КОММЕНТАРИЙ
«Наша Среда online» — Выставка Валерия Кошлякова «Domus Maxima» в Государственном музее архитектуры им. Щусева открылась в разгар боевых действий в Новороссии и Украине. К этому времени все мы находились в перманентном душевном напряжении. Впрочем, у каждого оно началось в разное время: у кого-то при обострении событий в Армении и Арцахе осенью 2020 года, у других – в дни киевского Майдана в 2014 году, у кого-то началось позже – когда российские войска начали спецоперацию. Но все пришли в эти музейные залы с одним желанием – быть в мире искусства, которое, по мнению директора музея Елизаветы Лихачевой, и открывшей эту блистательную экспозицию со множеством смыслов и аллюзий, «является базовой потребностью человечества».
«Domus Maxima» Кошлякова – это разрешение вселенского доминантсептаккорда, несущее если не душевное утешение, то попытку усмирить умозрение.
Идея выставки классика русского современного искусства Валерия Кошлякова, давно живущего в Париже, принадлежит Елизавете Лихачевой. Около четырех лет назад она предложила одному из мастеров архитектурной живописи, «портретов архитектуры» создать монументальные и панорамные полотна для этого великолепного пространства – Анфилады Музея, когда-то особняка Талызиных на Воздвиженке. Надо сказать, что два года назад Елизавета Лихачева открыла здесь выставку «Затопленные фрески Калязина», где представила зрителям поистине сакральные артефакты для русской и общехристианской культуры –спасенные фрески Макарьевского монастыря перед затоплением накануне Великой Отечественной войны…Полотна Кошлякова и калязинские фрески, написанные в XVII веке – они созвучны друг другу. Так, новый директор музея в стенах этого дома снова воссоздает старый и исчезающий мир, возможно, он будет жить — в нашей памяти и сознании как принты великого прошлого.
До этого предложения провести выставку в Москве уже, конечно, шла работа над концепцией – и эти полотна 2000-х тоже представлены здесь. Но большинство их них созданы специально для этих стен, этого пространства. И по свидетельству Лихачевой, когда выставка завершится, одно из них обязательно останется в музее.

## ДАННЫЕ НИЖЕ

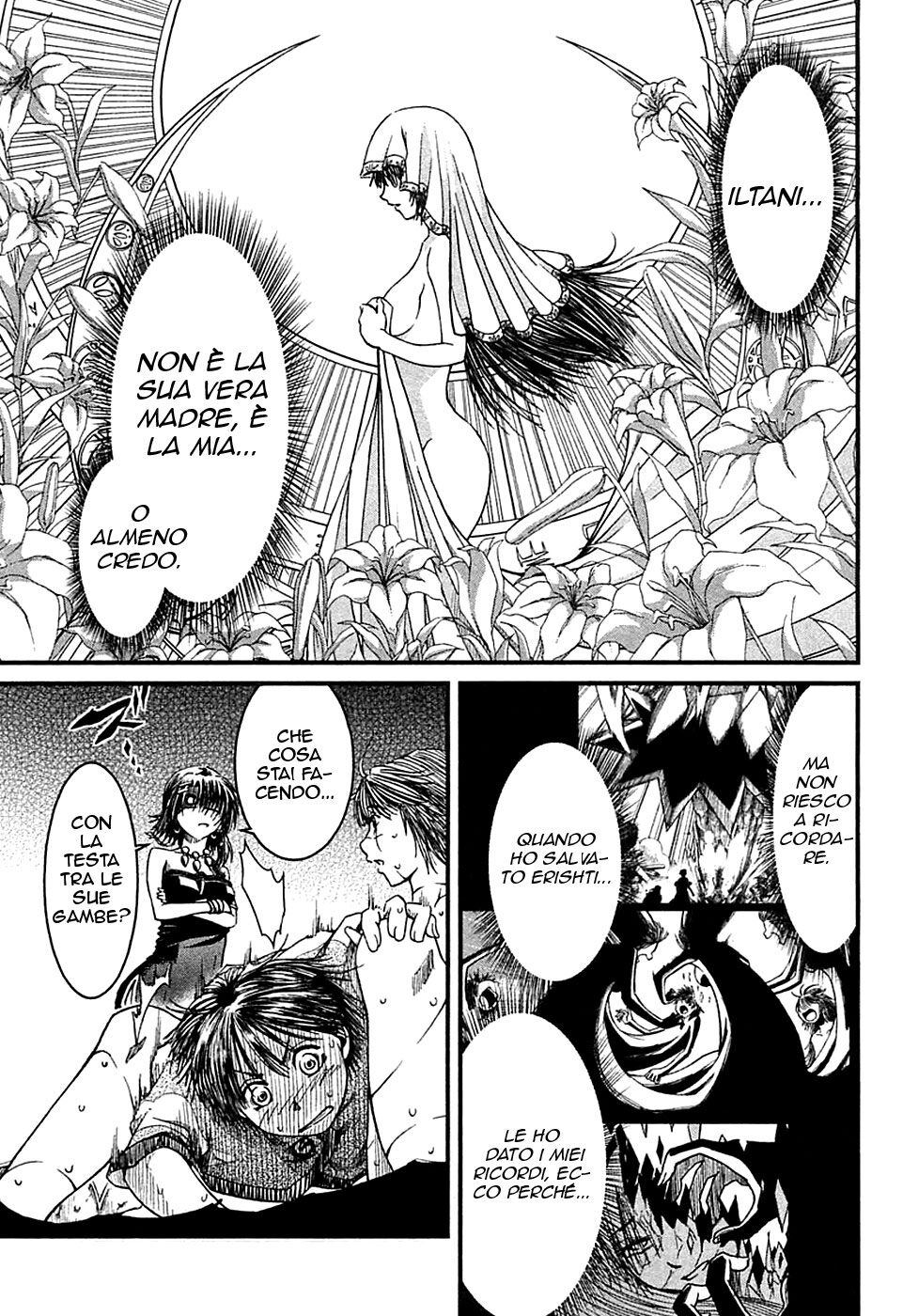 Shihou Sekai no Ou Capitolo 11 page 6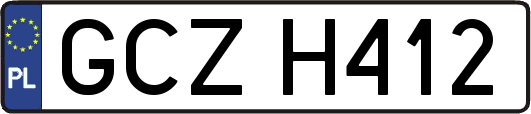 GCZH412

## СПИСОК ЗАДАНИЙ
1: Изложите комментарий о выставке «Domus Maxima» в двух предложениях.
2: Ответьте на вопросы по комментарию о выставке «Domus Maxima».
(a) В каком городе давно живет Валерий Кошляков?
(b) Какую выставку Елизавета Лихачева открыла в этом музее два года назад?
(c) Что, по свидетельству Лихачевой, произойдет с одним из полотен после завершения выставки?

## ОТВЕТЫ ПО ПОРЯДКУ
1: Выставка Валерия Кошлякова «Domus Maxima» открылась в Государственном музее архитектуры им. Щусева по идее директора музея Елизаветы Лихачевой, которая около четырех лет назад предложила художнику создать монументальные и панорамные полотна для Анфилады музея, когда-то особняка Талызиных на Воздвиженке. Кроме работ 2000-х годов, на выставке представлены полотна, большинство которых создано специально для этого пространства, и одно из них после завершения выставки останется в музее.

2:
(a) В Париже.
(b) «Затопленные фрески Калязина».
(c) Оно обязательно останется в музее.